Doeblin's theorem states that for a given transition probability matrix there exists a unique invariant distribution for that chain.

Is the converse true as well? Can two (finite state, discrete) Markov Chains have the same invariant distribution, but have different transition matrices?

I don't think so, but I have only tried a proof by contradiction:

Assume there are two transition matrices, P and Q such that $\pi$ P = $\pi$ and $\pi$Q = $\pi$ ($\pi$ is the invariant distribution). Then $\pi$ P = $\pi$Q and P=Q (contradiction).

However, this doesn't really tell me why this should be true.
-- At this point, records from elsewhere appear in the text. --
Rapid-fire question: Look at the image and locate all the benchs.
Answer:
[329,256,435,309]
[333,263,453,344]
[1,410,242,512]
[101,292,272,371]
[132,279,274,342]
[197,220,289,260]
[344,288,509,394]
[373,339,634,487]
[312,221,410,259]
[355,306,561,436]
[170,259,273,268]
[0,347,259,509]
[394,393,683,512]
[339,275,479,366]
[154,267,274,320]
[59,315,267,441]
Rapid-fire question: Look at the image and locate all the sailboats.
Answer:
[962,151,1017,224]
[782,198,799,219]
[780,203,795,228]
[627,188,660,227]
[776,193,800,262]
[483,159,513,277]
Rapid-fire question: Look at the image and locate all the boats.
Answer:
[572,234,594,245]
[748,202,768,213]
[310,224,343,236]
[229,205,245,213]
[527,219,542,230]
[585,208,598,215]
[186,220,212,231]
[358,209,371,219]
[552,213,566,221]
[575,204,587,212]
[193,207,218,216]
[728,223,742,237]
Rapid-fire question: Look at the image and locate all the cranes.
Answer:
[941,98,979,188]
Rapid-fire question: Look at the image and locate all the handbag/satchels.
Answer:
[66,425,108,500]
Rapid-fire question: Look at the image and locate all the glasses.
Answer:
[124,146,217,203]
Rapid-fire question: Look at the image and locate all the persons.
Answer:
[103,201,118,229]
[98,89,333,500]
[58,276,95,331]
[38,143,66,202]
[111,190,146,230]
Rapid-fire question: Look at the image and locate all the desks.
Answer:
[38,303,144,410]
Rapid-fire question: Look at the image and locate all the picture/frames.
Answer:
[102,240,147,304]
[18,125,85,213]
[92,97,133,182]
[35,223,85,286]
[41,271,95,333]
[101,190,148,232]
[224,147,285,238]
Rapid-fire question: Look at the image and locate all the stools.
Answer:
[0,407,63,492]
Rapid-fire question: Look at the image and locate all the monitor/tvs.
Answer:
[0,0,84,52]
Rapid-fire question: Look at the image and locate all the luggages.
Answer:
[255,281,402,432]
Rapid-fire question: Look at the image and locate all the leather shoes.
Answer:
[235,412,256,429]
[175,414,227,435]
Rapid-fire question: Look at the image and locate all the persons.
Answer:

Unfortunately your proof contains an error, $\pi P = \pi Q$ does not imply $P=Q$. Consider for example $$P = \begin{pmatrix} 0.5 & 0.5 & 0 \\ 0.5 & 0 & 0.5 \\ 0 & 0.5 & 0.5 \end{pmatrix}$$ and $$Q = \begin{pmatrix} 0.33 & 0.33 & 0.33 \\ 0.33 & 0.33 & 0.33 \\ 0.33 & 0.33 & 0.33 \end{pmatrix}.$$ These both have the stationary distribution $\begin{pmatrix} 0.33 & 0.33 & 0.33 \end{pmatrix}$, but are two different matrices.